On My Plate: Chicken Show-and-Tell

It has been a busy week at our homestead! On Friday we brought home two of our baby chicks. Allow me to introduce you to Patsy and Edi (Edina)*.

Aren’t they beautiful?! They’re a golden honey color with thick cinnamon stripes down their backs. They’re even starting to get their feathers, a mix of bright white with hints of blue.

Care is critical for chicks, especially the first six weeks or so. Food, health and homesteading are a big deal for these critters. Currently the chicks are living in a repurposed fish tank we borrowed from a friend. The hubs cleaned it out and got it all ready for our gals.

The bottom is fitted with newspaper and topped with soft pine shavings. Chicks need a warm environment, so we’re using heat lamps to keep their tank between 85-90 degrees. Patsy and Edi are currently on “starter” feed since they’re just starting out in the world. At about 16-weeks of age when they’re outside and getting ready to start laying eggs, we’ll switch them over to “layer” feed. There are subtle differences between the food, the two biggest differences being that the starter feed is medicated so that their tiny immune system is aided with low doses of medicine to protect them against disease, and the protein count is a little higher right now since they’re in their growing phase. When we switch them over to layer feed the protein count will go down a little and they won’t be on medicine anymore. And get this – the water we give them is tap water, but we add electrolytes! We add just a teeny tiny bit to give them essential vitamins and nutrients. The funny part is that even just a little bit turns the water yellowish, so we’ve been joking that it looks like the girls are downing Mountain Dew.

Here’s something you might not know – chickens don’t have teeth. In order for their body to process food, they also eat grit (little rocks) to help their gizzard break down the food. Think of all the money they’re going to save on dental work.

As of today these chicks are just two weeks old but they’re already getting big! They eat and drink a lot, helping them to grow and build up their immunity.  We’ve had a lot people stop by to meet the girls, which has been so much fun. My niece and nephew were in total awe of the chickens. The only thing cuter than a chick is watching a toddler’s eyes light up when they see a baby animal for the first time.

People raise chickens for several reasons: meat, eggs, and even just as pets. We’re personally raising them just for the eggs. I don’t eat poultry (it just tastes weird to me!) and raising birds for meat versus eggs requires a different diet (one that is much higher in protein).

If you’re interested in raising your own chickens, be sure to visit this really awesome website and forum called backyardchickens.com. They have tips, helpful info and even coop designs! It’s a great resource for both amateurs and pros. I’ll have more updates and info on the girls in upcoming weeks. It’s a learning process for both The Hubs and me since we’ve never kept chickens before, so you’re going to learn right along with us!

Oh and as soon as our other two chicks hatch we’ll introduce them to Patsy and Edi and finally have our full flock! Stay tuned…

Food: Want to read about something really cool? Check out this article on what a group of local college students are doing to bring farm fresh food to St. Louis restaurants. This is a fantastic and amazing idea!

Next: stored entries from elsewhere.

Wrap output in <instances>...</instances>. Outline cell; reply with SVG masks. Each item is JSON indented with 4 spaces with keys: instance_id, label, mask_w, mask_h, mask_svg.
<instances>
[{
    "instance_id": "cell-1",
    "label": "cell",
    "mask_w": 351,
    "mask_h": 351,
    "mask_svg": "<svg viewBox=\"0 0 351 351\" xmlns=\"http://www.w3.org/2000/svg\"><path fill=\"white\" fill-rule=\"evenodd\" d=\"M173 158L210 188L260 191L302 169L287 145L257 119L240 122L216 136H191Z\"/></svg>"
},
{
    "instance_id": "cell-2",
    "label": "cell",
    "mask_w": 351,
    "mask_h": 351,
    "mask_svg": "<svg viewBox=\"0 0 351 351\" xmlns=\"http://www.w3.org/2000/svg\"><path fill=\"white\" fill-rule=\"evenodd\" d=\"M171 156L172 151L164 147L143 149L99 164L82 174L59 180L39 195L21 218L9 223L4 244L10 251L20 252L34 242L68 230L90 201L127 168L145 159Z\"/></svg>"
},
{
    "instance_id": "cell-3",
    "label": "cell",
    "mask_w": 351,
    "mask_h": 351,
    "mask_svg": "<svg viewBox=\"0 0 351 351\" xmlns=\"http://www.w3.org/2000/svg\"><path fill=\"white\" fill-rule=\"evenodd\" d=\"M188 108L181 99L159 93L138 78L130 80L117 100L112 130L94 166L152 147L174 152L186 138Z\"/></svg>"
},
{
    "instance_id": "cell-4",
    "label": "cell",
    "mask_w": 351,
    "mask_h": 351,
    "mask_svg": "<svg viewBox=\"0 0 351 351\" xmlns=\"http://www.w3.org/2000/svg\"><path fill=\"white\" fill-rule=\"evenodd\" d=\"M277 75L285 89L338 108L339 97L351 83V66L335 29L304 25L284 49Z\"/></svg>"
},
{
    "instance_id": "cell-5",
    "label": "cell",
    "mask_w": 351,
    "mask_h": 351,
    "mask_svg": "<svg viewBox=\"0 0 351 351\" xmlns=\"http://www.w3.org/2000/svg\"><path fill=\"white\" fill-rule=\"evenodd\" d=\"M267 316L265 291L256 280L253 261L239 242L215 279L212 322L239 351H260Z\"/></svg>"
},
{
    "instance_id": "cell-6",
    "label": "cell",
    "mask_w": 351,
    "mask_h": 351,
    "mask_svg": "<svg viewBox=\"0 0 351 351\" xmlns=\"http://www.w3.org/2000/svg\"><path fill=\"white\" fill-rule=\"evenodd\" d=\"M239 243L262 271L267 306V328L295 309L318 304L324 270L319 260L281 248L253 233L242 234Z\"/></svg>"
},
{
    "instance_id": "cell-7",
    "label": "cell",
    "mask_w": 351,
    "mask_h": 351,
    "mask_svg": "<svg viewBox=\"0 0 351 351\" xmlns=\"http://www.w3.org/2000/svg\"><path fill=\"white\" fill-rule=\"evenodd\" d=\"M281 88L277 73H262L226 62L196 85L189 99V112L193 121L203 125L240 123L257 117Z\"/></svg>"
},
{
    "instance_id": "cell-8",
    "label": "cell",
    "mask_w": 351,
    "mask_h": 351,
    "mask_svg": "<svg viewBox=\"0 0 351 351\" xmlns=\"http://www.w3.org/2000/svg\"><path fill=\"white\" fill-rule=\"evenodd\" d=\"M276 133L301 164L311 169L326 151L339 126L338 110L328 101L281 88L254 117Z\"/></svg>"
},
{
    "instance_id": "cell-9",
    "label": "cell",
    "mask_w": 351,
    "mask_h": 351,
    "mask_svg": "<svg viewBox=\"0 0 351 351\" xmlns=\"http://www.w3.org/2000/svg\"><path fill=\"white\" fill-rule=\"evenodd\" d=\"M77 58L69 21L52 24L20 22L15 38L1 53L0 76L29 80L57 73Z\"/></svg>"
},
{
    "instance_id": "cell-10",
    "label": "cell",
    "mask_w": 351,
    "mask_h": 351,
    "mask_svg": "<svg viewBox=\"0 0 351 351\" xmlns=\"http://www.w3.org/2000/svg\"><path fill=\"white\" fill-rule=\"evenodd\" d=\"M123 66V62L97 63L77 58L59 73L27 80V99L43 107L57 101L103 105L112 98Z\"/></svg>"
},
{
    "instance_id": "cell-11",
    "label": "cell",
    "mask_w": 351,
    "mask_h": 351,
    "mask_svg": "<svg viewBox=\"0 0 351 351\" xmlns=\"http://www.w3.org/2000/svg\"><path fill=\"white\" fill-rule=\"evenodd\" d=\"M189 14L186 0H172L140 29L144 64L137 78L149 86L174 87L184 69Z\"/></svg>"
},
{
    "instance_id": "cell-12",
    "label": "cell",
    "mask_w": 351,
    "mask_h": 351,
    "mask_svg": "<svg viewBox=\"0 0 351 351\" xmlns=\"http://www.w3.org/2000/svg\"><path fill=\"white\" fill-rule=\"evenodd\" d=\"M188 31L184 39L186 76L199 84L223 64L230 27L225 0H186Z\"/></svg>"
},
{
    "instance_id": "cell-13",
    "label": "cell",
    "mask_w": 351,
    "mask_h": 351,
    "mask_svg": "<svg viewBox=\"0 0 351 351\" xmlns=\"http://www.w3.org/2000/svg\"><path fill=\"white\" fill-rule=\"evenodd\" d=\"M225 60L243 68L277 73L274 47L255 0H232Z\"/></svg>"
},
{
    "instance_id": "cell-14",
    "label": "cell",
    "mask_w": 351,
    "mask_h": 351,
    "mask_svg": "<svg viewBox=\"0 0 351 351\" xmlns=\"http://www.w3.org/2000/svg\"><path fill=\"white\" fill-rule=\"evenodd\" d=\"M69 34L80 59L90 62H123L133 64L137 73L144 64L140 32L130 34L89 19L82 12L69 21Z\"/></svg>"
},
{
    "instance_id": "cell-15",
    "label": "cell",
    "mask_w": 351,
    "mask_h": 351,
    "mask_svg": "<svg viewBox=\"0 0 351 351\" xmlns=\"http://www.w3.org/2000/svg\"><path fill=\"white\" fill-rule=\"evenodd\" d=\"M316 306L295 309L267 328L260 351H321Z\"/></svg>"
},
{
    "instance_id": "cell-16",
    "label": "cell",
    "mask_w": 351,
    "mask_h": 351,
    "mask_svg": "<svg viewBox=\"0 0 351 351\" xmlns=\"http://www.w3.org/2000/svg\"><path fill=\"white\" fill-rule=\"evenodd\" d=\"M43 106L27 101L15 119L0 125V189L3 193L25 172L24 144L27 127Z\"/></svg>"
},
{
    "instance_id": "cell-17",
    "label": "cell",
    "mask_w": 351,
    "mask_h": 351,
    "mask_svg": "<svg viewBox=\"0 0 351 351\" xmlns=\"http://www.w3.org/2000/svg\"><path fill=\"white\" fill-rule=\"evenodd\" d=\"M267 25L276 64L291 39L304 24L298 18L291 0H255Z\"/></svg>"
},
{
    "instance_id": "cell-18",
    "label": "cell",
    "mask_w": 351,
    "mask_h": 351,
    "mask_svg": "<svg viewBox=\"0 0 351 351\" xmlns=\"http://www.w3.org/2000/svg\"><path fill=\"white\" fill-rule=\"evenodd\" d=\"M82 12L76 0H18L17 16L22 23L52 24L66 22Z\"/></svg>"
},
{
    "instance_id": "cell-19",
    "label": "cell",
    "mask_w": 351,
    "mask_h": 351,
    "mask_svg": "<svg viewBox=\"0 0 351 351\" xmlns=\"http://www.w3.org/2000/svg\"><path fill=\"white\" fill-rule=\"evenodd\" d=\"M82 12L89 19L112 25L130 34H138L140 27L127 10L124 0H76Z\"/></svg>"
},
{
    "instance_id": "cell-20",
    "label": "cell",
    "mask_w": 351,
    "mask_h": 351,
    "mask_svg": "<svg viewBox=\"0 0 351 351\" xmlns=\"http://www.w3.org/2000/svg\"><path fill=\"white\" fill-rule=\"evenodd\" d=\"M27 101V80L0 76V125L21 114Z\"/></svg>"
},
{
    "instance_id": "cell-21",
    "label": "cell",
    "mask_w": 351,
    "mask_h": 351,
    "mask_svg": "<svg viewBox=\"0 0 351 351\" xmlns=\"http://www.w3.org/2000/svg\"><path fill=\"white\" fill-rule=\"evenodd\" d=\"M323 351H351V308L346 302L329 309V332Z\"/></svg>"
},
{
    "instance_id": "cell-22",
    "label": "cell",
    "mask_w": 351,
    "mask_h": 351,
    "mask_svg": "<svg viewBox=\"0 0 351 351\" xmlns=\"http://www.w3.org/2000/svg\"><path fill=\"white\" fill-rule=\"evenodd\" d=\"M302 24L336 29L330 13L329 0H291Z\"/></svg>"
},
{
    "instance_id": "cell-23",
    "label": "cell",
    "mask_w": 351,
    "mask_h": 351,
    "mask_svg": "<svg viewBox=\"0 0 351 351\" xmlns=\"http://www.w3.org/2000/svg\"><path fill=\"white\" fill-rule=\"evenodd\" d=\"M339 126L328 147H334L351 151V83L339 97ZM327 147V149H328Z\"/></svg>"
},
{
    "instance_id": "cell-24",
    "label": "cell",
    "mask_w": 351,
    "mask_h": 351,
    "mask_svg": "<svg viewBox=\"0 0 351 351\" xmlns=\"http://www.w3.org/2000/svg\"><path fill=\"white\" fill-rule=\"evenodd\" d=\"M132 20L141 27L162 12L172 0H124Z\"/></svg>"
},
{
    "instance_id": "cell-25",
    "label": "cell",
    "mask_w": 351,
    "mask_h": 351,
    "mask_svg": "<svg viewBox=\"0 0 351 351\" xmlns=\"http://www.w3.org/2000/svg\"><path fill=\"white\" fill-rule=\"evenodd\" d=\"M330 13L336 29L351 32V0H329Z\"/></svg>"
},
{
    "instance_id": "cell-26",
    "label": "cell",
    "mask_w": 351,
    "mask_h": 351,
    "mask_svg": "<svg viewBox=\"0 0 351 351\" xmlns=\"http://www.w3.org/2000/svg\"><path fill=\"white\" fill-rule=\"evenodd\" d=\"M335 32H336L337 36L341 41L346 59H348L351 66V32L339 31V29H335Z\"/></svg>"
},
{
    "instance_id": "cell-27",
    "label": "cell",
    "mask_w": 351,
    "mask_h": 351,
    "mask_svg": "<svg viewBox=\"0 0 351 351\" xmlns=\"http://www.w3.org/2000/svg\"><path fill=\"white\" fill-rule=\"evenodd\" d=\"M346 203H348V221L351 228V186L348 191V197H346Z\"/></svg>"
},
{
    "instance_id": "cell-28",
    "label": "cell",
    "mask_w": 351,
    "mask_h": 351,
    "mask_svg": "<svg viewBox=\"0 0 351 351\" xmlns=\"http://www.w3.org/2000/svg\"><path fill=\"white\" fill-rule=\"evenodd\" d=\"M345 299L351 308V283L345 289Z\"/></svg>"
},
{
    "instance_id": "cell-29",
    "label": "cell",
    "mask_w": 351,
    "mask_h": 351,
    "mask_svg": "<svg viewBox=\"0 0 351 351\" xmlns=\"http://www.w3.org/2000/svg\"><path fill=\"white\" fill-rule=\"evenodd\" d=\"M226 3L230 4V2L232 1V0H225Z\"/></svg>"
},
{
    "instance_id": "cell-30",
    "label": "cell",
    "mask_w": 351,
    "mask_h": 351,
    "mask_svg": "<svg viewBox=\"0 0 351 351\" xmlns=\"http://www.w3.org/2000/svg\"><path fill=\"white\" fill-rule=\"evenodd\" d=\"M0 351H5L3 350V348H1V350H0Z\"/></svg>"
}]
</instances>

Health: St. Louis seems to be synonymous with seasonal allergies. Perhaps it’s because we’re right on the Mississippi River, or maybe it’s because of our crazy ever-changing climate, but either way lots of folks around here deal with major allergies. So to combat the problem at hand, some friends and I have been eating a teaspoon of local honey each day – and guess what – it’s working! Local honey contains local allergens, so think of it like a vaccine; by giving your body the local allergens it helps you build up immunity. Plus, it’s delicious. If you don’t want to down a teaspoon of honey, mix it in with your tea or drizzle it over some fruit. Give it a try and see if it works for you!

Homestead: Since this week is all about showing and telling, take a look at our first backyard cherries! These beauties started showing on our Bing cherry tree about a week ago. Obviously they’re not edible in this state, but they are in good shape and growing nicely, so even if the fruit isn’t ready to be eaten this season, they most likely will next season!

* If you’re wondering about their namesakes, these gals have been named after two of my favorite characters from the hit BBC comedy Absolutely Fabulous.